Cu2+ with various concentrations was added. Control experiment (in the absence of Cu2+) was conducted under the same condition.
Sodium ascorbate (2 μL) was added to a final concentration of 100 μM to accelerate the reaction between azide and alkyne group.
Shake the mixture gently for 2 h at RT.
After the reaction, add 1 μM hemin and 100 mM KCl, continued to shake for 20 min in order to form the hemin/G-quadruplex HRP-mimicking DNAzyme in aqueous solution.
Equal volume (30 μL) of 0.5% (w/v) H2O2 and 0.05% (w/v) TMB were added to DNA-hemin mixture.

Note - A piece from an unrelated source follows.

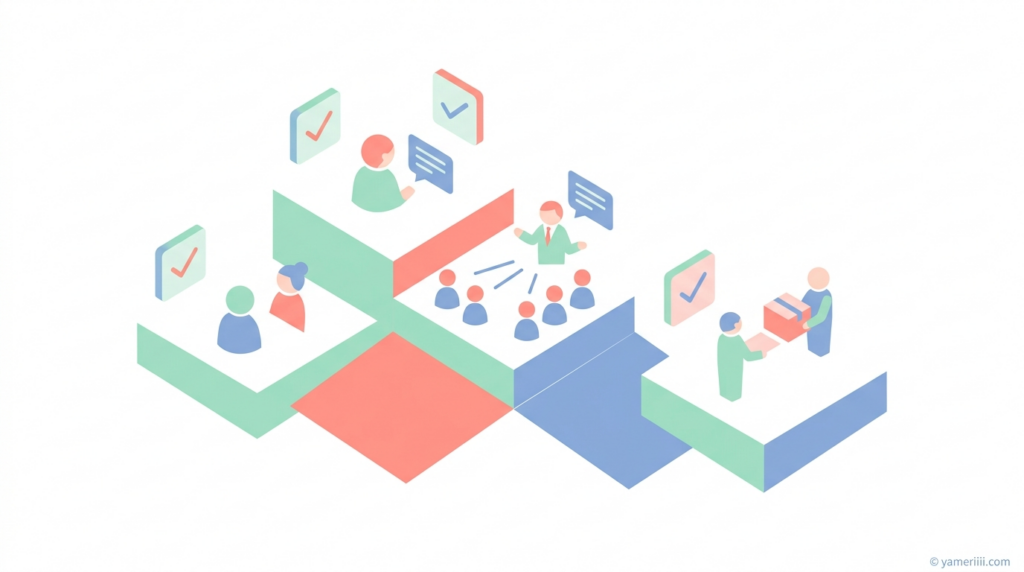 © yameriiii.com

40 μL of 2 M H2SO4 was added to stop the reaction in 15 min, transferred solution into a 96-well microtiter plate. Record the OD values at 450 nm in each well using the microplate reader.
4.2. Results of colorimetric Cu2+ detection
The color intensity of the solution in each well increased with increasing Cu2+ concentration from 100 nM to 200 μM. In the absence of Cu2+, the color of the solution had almost no change and was still colorless. Calibration curve shows that the OD value is proportional to the logarithm of Cu2+ concentration in the range of 0.05–50 μM with a linear equation of OD value = 0.2578 (logCu2+) − 0.3214 (R2 = 0.9733). Using this equation, the limit of detection (LOD) of 5.9 nM was calculated based on triple standard deviation plus the mean of blanks  (Figure 3).
5. Summary and future directions
In summary, we have successfully constructed two sensors for rapid detection of copper ion based on click chemistry. Separated elements of probes were constructed at the presence of copper ion, which mediated the following color detection. The present methods are independent of complex operations and costly apparatus, while high sensitivity is achieved. The LOD of visual and colorimetric assay are 100 nM and 5.9 nM, respectively, which are much lower than 20 mM defined by EPA limit of Cu2+ in drinking water. In the future, the development of one-step process of microfluidic devices that integrate click chemistry and color development would provide even more convenient and more sensitive assays.